Tell Me Everything

We worry so much about babies talking. Then we spend the rest of their childhoods wishing they would hush.

The chatter comes from every direction.

She was fifteen months old and quiet in the backseat of our sedan. 

“Mmah?” she’d squeak, now and again. Pinging, my husband called it. A quick sonar to confirm the responsiveness of the adult up front.

“How was your day, baby?” I asked, reversing out of her babysitter’s culdesac. 

Silence.

“Someday,” I said, “You’ll tell me every little thing.”

As I write this, my now eight-year-old reads next to me under the condition that she is not allowed to talk. She has already broken this condition twice because she desperately needs to tell me about something that happened in her book.

And now I must pause because she wants to tell me the title of every book in the series and the order in which she is reading them.

We worry so much about babies talking: “Has he said his first word?” “Is she talking yet?” “How many words does she have?” 

Early last summer, when our youngest started Early On to address a speech delay the intake coordinator asked “Is he stringing two words together, like ‘Love you?’” I snorted out loud. He didn’t have two words to string together, unless you counted “Uh” and “Oh.”

Now, not even a year later, he strings many words together. Then he ties a neat knot at the end of these strings with an ear splitting banshee-scream of delight. He smiles his winning smile and we wonder if we could ask Early On to put some of his words back.

We know where this is going. His older brother chatters incessantly. But “talking” is different than “telling” and he tells us very little – just long rambling stories with whatever vocabulary sluices through his mind.

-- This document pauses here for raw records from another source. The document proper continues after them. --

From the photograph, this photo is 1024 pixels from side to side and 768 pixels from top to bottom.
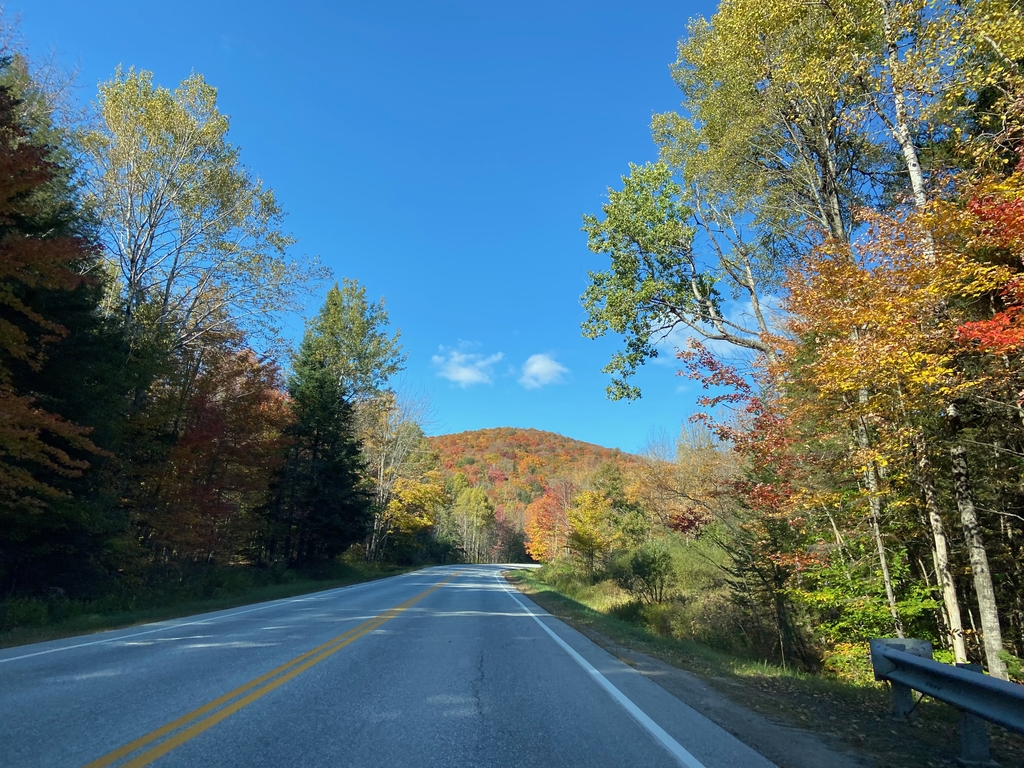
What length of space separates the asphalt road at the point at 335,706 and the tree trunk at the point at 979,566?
5055 mm

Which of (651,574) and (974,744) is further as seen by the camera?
(651,574)

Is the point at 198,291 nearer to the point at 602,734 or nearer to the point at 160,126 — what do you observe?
the point at 160,126

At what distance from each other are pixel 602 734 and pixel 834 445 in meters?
8.33

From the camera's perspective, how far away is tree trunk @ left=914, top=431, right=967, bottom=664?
8.56 m

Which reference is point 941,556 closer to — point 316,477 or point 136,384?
point 136,384

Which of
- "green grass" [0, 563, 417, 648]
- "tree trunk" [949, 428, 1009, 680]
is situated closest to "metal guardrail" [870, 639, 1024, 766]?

Stink bug. Lion. Bones. Babies. Nonno. The lines on my face etch deeper as I lean in and try to understand what the hell he is actually trying to say.

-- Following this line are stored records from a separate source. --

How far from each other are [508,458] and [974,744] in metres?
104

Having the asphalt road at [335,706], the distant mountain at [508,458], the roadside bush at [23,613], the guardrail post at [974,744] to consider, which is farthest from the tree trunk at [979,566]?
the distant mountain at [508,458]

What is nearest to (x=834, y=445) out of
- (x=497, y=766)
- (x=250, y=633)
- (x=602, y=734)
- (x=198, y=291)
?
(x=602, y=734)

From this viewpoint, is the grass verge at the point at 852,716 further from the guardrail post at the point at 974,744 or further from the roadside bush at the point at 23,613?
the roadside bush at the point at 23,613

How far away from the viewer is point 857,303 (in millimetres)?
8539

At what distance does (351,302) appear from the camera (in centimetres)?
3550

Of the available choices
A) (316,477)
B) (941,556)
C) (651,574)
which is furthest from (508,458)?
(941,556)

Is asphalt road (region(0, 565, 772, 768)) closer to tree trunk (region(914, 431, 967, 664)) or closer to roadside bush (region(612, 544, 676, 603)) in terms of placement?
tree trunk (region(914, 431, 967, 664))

I anticipate the toddler will progress in much the same way. Then we will have a two-year-old, four-year-old, and eight-year-old talking at us at in different levels of language while the seven-year-old makes weird truck noises.

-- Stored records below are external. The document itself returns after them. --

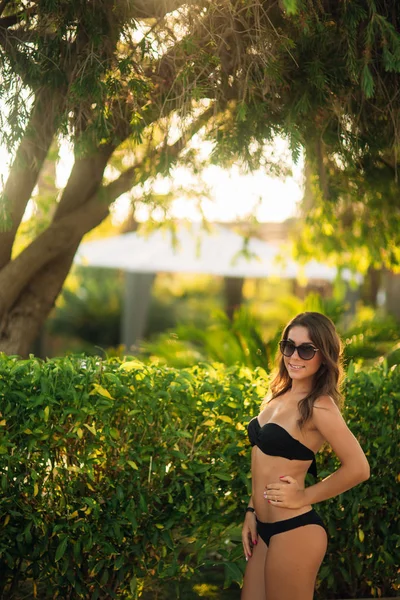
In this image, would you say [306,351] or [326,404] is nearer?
[326,404]

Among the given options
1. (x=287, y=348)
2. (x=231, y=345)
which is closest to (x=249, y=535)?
(x=287, y=348)

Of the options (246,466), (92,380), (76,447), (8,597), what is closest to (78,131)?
(92,380)

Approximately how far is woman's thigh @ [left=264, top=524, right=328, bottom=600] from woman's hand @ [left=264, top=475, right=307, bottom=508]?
0.36 feet

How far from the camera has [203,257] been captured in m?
12.3

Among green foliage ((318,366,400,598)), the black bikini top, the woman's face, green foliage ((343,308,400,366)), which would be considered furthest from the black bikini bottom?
green foliage ((343,308,400,366))

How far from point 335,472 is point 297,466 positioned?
7.8 inches

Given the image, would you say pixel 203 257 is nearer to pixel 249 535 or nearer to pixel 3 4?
pixel 3 4

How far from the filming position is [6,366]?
14.0ft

We worry so much about babies talking. Then we spend the rest of their childhoods wishing they would hush.

My work – the work that helps to support these same chatty kids – requires deep thought. It also requires meetings. So I come to the end of my workdays with not much brainpower left over for social interactions or the processing of never ending words. It leaves me, to put it mildly, irritable. 

I genuinely want them to tell me every little thing. I desperately want them to shut the fuck up.

“Oh my God” I murmur to myself over their shrieking as I set the dinner table. “Shut the fuck up.”

“Fuck,” enunciates the four year old.

“Hey! NO! Do not say that word!” 

“You say-ed it mommy. You teached it to me.”

Fuck, enunciates my mom-guilt. But I’m also pleased by how calmly and clearly he communicated the blame.

We wish so much for quiet: “Say excuse me,” “Wait your turn,” “Hush.” Then we spend their adolescence prying out their thoughts. 

I know that this noisy stage won’t last. It will come and go as quickly as those pings my daughter once cast from her rear facing car seat. All four of them will revert, one by one, from telling us every little thing to shooting us dark looks (or texts if we’re lucky). Their prattle will dry up.

Such is parenting. I can’t stop it. I don’t even want to. Every little thing is too much. 

It’s too much, and I crave it. It’s too much, and I’ll miss it. So here’s my message to you, little ones: I - and your dad - do try to hear you. Even when we’re shushing you, or muttering rude things under our breath, we are trying. And for as long as you’re willing to share, we’ll be listening to every little thing that matters deeply to you: the plot of your book, the stink bug in your room, the type of truck you imagine yourself to be.